- Exercise instructions -
Give back, unaltered, the lines from the one with "Glückliche Familie draußen — Stockfoto" to the end of the material, omitting pictures.

- Dataset content -

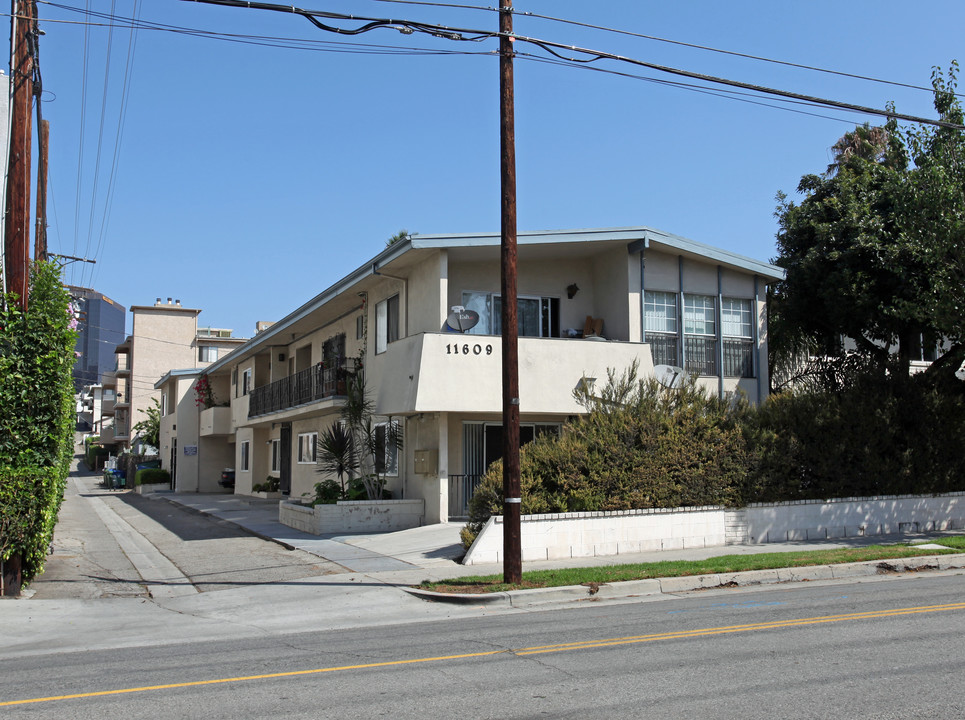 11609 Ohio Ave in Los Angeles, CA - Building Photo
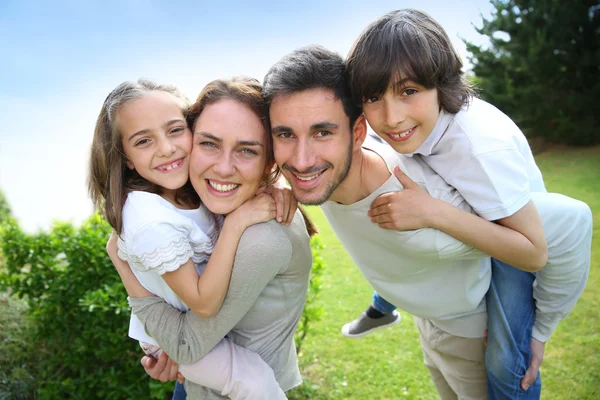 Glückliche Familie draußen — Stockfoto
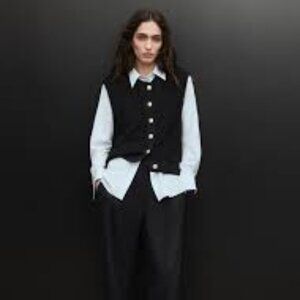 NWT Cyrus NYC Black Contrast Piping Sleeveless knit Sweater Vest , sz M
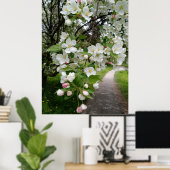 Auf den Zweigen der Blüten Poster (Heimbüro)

- Result below -
 Glückliche Familie draußen — Stockfoto
 NWT Cyrus NYC Black Contrast Piping Sleeveless knit Sweater Vest , sz M
 Auf den Zweigen der Blüten Poster (Heimbüro)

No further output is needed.